Diversity in clinical trials: looking back at our 2021 blogs

Throughout 2021, our Equality and Diversity (E&D) committee have been writing monthly blogs to inform and raise awareness of many diseases, conditions and inclusion days. Our blogs were all written by the E&D team members and many include references to the work Innovative Trials has carried out to aid in the process of finding cures and treatments whilst highlighting the importance of diversity in clinical trials.


In January, as Cervical Health and Thyroid Awareness Month, we focused on Women’s health. With women five to eight times more likely to have thyroid problems than men and around 3,200 cases of cervical cancer diagnosed in the UK each year, we highlighted symptoms women can look out for and how these conditions are diagnosed.

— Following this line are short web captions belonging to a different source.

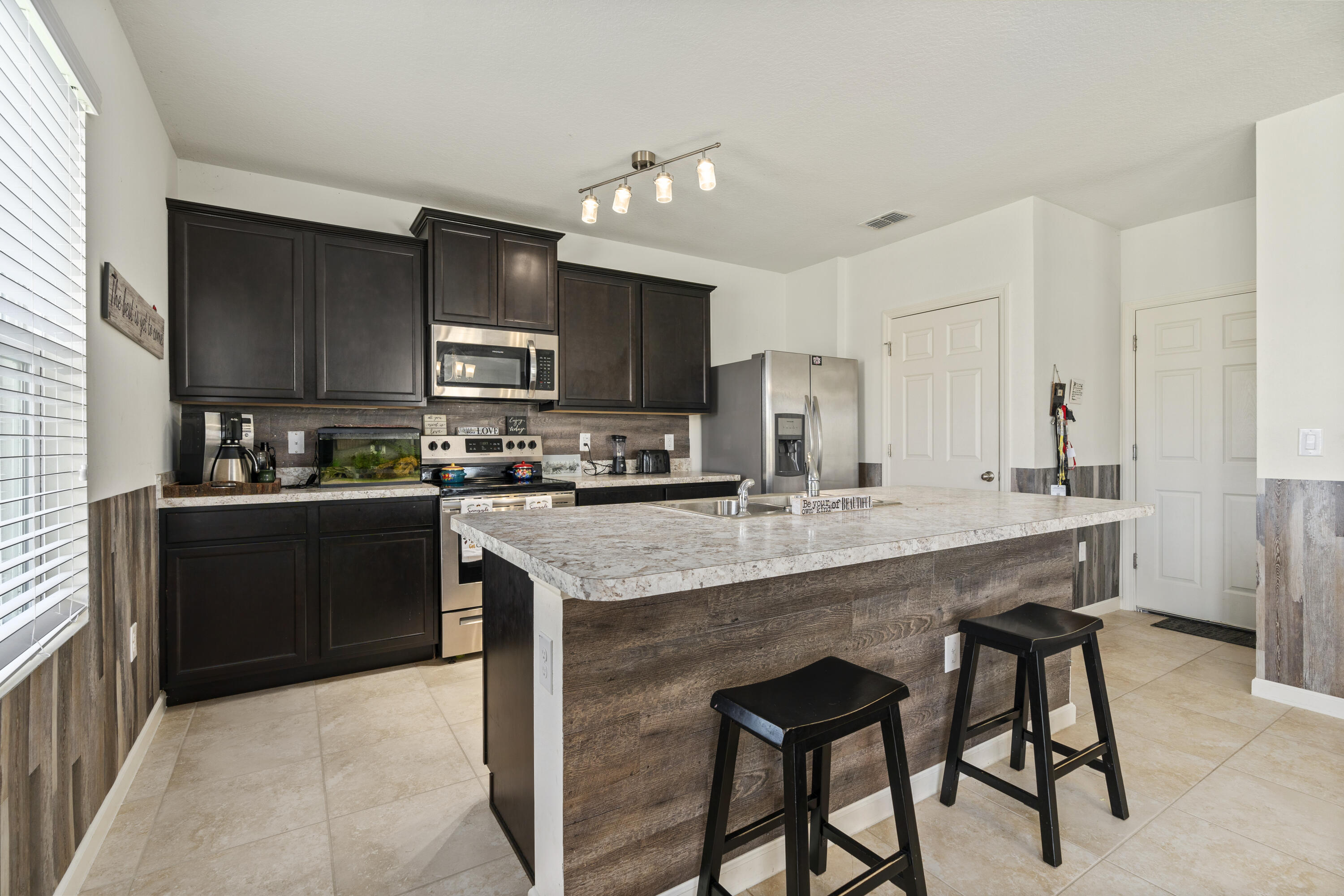 3100 Yellowstone Circle Fort Pierce, FL 34945 - Photo 12 of 28 a kitchen with stainless steel appliances granite countertop a table chairs sink and cabinets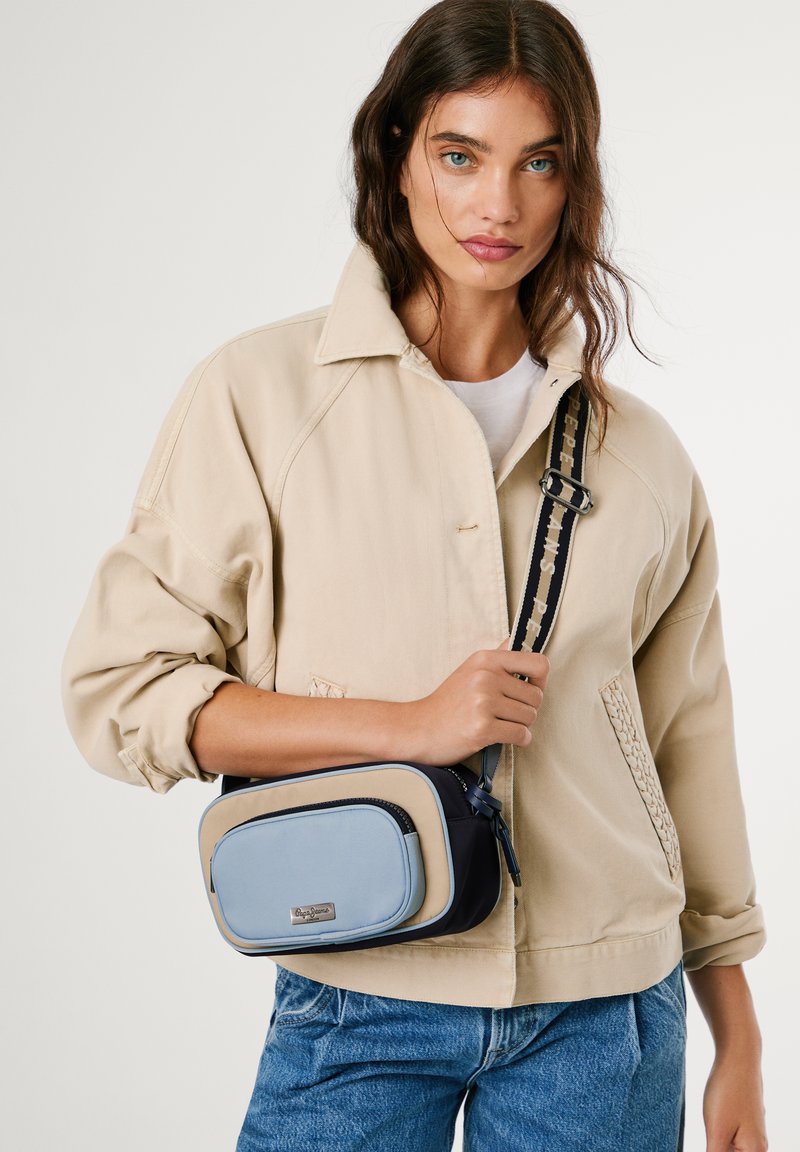 Kvinna som bär en beige jacka och blå jeans, håller en blå och beige axelväska med justerbar rem.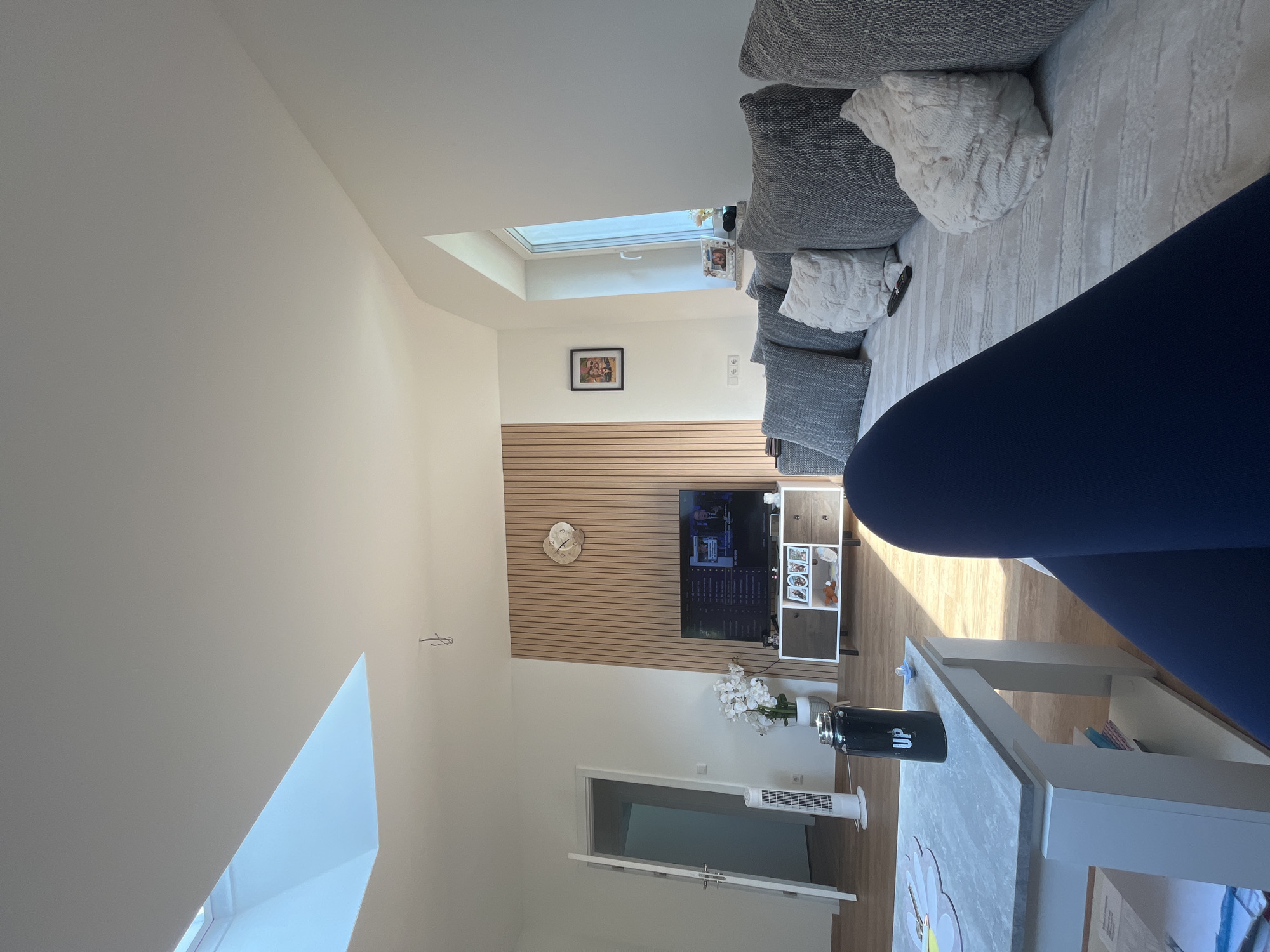 The image depicts an indoor living room scene bathed in natural light from a skylight and a window. The room has white walls and light-colored wooden flooring. A large sectional sofa with numerous grey and white patterned cushions occupies the right side of the frame. A remote control is visible on the sofa. In the center of the room, a modern entertainment center with a dark wood and white finish stands against a wall paneled with light wood slats. A television screen is displaying content. To the left of the entertainment center, a white orchid in a pot is placed on the floor. Further left, a white oscillating tower fan stands near an open door leading to another room. A black thermos with the word "UP" printed on it in white sits on a white and grey marble-topped coffee table. A person's legs, clad in dark blue leggings, are visible in the foreground, suggesting they are seated on the sofa or near the coffee table. The environment suggests a modern, well-lit, and comfortable living space. There is no indication of the location being Garmisch-Partenkirchen, Germany.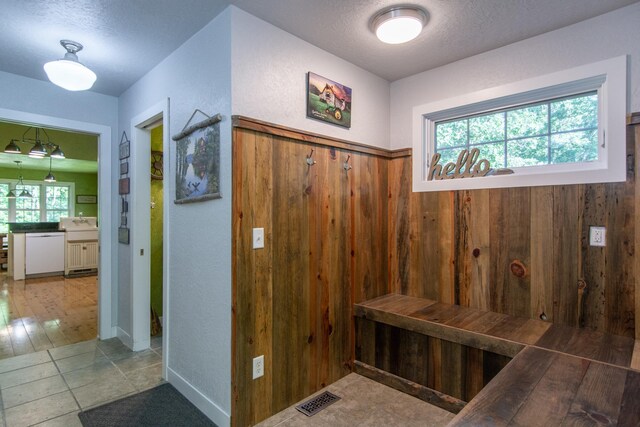 1069 134th St SW, Sylvan Twp, MN 56473 - mudroom featuring a textured ceiling and wooden walls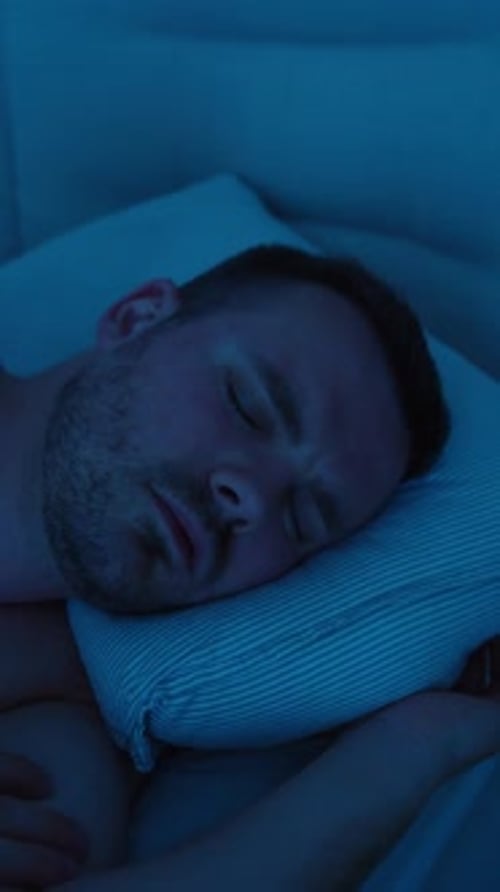 Man sleeping restlessly at night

World Cancer Day was in February therefore we looked at diversity in cancer. As in our March blog, we found that Black men are three times more likely to have prostate cancer compared to white men and black and asian females aged 65+ are at a higher risk of cervical cancer than white females in the UK. Innovative Trials are currently working on three prostate cancer projects, supporting our clients in site optimisation, community engagement and materials development with interim data showing promising results.


Alzheimers Research UKIn partnership with our 2021 Charity Partner, Alzheimer’s Research UK, our September blog focused on Dementia and Alzheimer’s. 50 million people in the world are living with dementia right now, costing the global economy an estimated $1 trillion. Alzheimer’s disease is the most common form of dementia and occurs when a buildup of proteins in the brain damages more and more cells, leaving the brain weighing around 140 grams less than a healthy one, causing dementia symptoms and eventually death. Along with our blog, Alzheimer’s Research UK held a lunch and learn for our Equality and Diversity Committee to share information and research about the disease, how we can recognise it and how we can help.


Throughout July and August, we looked at Alopecia and Psoriasis. Although these are not life threatening conditions, both can have huge psychological impacts to those who suffer with them due to the traumatic experience of hair loss and the low self-esteem and anxiety caused by having a visible condition. In fact, approximately one third of people who have Psoriasis experience depression and anxiety and 77% describe it as a ‘problem’ impacting their quality of life. 


Men with moustache and beardRecognising the effect physical conditions can have on mental health, we spent May and November focusing on mental health and initiatives created to raise awareness. ‘Movember’ is a well known event created to raise awareness and money for men’s health, including mental health. According to recent data, on average men die around six years earlier than women with one of the top reasons being mental health. 




Over the past year, many studies have been suspended out of safety concerns due to COVID-19. This led to a dip in new patients entering trials by nearly 65 percent in March 2020. Although the need for precautions is understood, many feel concerned that the natural course of their diseases may claim their lives before COVID-19. The sense of vulnerability has created resentment toward healthcare, public health, and government stakeholders who they feel have prioritised COVID-19 over their conditions. Additionally, many patients are worried that their disease may worsen, making them ineligible to participate in trials in the future.


We haven’t only focused on diseases or illness with the goal of improving diversity in clinical trials though, in April one of our blogs looked at Autism and the difficulties people with autism may face. For example the feeling of being overwhelmed can be intense and exhausting, causing a lack of control leading to potential meltdowns in the form of verbal or physical reactions. We have also written about celebrations such as Ramadan (April blog), Black History Month (October) and Pride Month (June blog) and how these connect to clinical trials and the individuals who take part; what more can be done to include everyone in clinical research?


Alongside our blogs we have also held Q&A’s internally with our colleagues to discuss equality in the workplace, Menopause and Ramadan. Our Q&A’s have provided an honest and informative platform for team members to ask questions and discuss how it has affected them/ how they celebrate and what more we can do as individuals and as a Company.


In 2022, our Equality and Diversity Committee plans to continue recognising and celebrating important issues, conditions and events within Equality and Diversity, with the aim to inform and increase awareness with the goal to make health research fairer so that different patient populations are fairly represented in clinical trials.